Taking a look at Syracuse basketball's zone for the upcoming season

The Syracuse zone will look different this season compared to year's past.

The zone defense is predicated on length, footwork, rotation and communication. In year's past, Syracuse has had all of that, and it has led to one of the best defense's in college basketball. It is especially effective when there is a shot blocker in the middle of the zone to clean up mistakes. 

In recent years, Syracuse has had Rakeem ChristmasBaye KeitaFab Melo and others. The 2015-16 version lacks that type of elite shot blocker, which will impact the Orange zone. 

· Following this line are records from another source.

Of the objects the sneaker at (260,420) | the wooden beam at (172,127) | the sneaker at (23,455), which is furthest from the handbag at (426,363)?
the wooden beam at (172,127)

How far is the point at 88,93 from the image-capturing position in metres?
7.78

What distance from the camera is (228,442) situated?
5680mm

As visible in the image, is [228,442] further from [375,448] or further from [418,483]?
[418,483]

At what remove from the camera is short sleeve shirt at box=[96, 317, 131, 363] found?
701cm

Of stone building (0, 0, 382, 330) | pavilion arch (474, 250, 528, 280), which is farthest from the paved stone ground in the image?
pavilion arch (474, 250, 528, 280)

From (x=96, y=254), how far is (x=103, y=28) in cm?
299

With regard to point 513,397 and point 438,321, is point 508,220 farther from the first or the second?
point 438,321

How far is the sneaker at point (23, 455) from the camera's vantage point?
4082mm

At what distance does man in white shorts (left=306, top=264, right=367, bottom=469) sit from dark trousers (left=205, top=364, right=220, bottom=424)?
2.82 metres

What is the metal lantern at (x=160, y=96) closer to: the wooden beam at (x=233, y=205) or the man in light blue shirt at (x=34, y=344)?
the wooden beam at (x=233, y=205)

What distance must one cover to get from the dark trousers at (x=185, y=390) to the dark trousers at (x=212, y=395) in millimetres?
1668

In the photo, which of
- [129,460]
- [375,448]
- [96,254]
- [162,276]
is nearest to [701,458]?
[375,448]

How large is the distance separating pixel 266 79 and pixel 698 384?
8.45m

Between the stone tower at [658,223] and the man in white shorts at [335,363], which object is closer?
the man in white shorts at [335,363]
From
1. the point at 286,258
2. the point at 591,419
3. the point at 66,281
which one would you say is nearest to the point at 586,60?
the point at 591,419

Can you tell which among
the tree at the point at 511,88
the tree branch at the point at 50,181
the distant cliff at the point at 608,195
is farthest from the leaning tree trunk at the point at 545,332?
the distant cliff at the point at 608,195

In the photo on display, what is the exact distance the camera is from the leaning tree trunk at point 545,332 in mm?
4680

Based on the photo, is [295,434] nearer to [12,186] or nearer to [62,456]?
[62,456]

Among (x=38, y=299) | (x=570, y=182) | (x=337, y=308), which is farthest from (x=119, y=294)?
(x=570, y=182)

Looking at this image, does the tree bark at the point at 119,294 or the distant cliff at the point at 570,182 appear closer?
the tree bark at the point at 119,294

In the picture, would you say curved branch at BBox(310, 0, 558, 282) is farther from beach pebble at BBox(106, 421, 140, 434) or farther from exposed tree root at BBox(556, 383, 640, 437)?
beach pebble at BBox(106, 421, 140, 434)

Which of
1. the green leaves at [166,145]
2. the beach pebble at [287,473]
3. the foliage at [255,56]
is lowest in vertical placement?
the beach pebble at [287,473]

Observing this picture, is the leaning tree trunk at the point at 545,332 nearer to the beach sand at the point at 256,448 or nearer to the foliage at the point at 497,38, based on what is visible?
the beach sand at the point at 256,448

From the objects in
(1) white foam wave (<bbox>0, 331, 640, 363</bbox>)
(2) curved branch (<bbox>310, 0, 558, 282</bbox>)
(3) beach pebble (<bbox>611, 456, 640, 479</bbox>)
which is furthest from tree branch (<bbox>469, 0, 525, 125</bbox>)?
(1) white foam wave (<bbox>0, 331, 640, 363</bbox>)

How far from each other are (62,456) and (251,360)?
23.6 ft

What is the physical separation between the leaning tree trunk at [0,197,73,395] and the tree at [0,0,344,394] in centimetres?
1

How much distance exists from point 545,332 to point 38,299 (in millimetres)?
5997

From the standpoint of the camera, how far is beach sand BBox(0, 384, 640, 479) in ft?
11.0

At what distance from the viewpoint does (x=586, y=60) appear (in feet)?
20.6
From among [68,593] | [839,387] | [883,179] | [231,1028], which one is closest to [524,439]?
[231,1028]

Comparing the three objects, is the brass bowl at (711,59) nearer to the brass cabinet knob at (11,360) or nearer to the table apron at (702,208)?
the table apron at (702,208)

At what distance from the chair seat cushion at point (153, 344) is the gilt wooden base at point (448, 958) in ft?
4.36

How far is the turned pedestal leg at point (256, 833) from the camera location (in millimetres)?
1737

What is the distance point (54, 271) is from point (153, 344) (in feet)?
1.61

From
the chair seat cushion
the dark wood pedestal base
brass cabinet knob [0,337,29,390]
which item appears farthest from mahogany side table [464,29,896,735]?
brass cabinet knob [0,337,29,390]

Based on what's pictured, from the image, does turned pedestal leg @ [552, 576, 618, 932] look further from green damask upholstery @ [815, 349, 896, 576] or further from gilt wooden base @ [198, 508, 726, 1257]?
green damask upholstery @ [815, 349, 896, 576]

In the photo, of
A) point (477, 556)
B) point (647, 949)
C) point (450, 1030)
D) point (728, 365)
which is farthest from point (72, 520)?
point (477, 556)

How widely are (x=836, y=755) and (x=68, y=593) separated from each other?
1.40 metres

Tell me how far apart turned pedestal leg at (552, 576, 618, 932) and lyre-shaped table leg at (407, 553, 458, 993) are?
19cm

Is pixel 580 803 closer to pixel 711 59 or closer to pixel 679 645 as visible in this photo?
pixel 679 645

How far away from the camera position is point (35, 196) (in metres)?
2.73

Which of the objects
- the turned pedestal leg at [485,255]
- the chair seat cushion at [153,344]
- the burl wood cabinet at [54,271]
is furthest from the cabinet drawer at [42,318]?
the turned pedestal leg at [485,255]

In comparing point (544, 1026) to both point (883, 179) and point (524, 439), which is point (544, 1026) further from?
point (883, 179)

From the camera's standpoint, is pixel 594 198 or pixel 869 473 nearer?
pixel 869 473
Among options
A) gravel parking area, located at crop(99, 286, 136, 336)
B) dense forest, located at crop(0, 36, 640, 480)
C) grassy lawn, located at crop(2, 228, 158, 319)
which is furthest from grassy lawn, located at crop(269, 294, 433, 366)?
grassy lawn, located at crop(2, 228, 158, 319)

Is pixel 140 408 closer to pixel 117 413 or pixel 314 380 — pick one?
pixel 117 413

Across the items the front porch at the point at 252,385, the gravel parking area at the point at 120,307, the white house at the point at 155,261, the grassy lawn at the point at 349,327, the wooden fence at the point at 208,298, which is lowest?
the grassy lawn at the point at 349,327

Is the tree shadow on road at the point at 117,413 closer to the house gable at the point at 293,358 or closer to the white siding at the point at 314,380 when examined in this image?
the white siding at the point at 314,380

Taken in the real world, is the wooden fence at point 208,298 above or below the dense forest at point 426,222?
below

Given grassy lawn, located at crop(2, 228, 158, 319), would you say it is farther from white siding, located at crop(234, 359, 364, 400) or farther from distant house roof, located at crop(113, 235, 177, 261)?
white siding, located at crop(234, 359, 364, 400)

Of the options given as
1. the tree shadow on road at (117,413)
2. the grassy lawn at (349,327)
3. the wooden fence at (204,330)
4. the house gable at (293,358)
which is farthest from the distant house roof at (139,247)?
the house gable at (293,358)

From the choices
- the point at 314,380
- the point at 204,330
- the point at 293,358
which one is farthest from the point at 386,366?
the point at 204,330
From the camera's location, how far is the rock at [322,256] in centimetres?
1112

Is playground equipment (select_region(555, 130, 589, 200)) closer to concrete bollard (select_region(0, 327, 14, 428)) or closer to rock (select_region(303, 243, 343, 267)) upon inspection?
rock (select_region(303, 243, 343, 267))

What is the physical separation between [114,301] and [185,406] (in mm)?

Syracuse still has plenty of length, however, which can help force deflections and steals leading to transition opportunities for the offense. Michael Gbinije stands at about 6-foot-5 or 6-6, Trevor Cooney is 6-foot-4, Malachi Richardson is 6-foot-6, Tyler Roberson is 6-foot-8 and DaJuan Coleman is 6-foot-9. That is a lot of length that can cover a lot of floor space. 

Off the bench, a long Tyler Lydon is 6-foot-8 with an enormous wingspan can play either forward position and is learning the center spot. Kaleb Joseph is another 6-foot-4 guard with long arms. Chinonso Obokoh is the backup center at 6-foot-9. Obokoh is Syracuse's best shot at having a legitimate rim protector in the middle. 

The key to the impact of the zone will be the wings. Roberson can bang inside with strong forwards, but having either Gbinije or Richardson on the other wing can leave them vulnerable. Despite having more than enough length, neither has that thick body type to be able to bang inside. That can impact defensive rebounding. 

The guards at the top will be taller and longer than most of their opponents'. That is a huge advantage as it will be difficult for opposing guards to see over the Orange backcourt. Such height and length can help prevent entry passes into the post, cause deflections when trying to pass into the middle of the zone at the foul line and even deflections on swing passes. 

Overall, the Syracuse zone will be good once again. One through four, they may have more length and ability than the last couple of seasons. They should be able to force a lot of turnovers. On paper, Syracuse seems to be vulnerable in the middle without a true big time shot blocker. Opponents will likely try to attack the rim to take advantage of this weakness.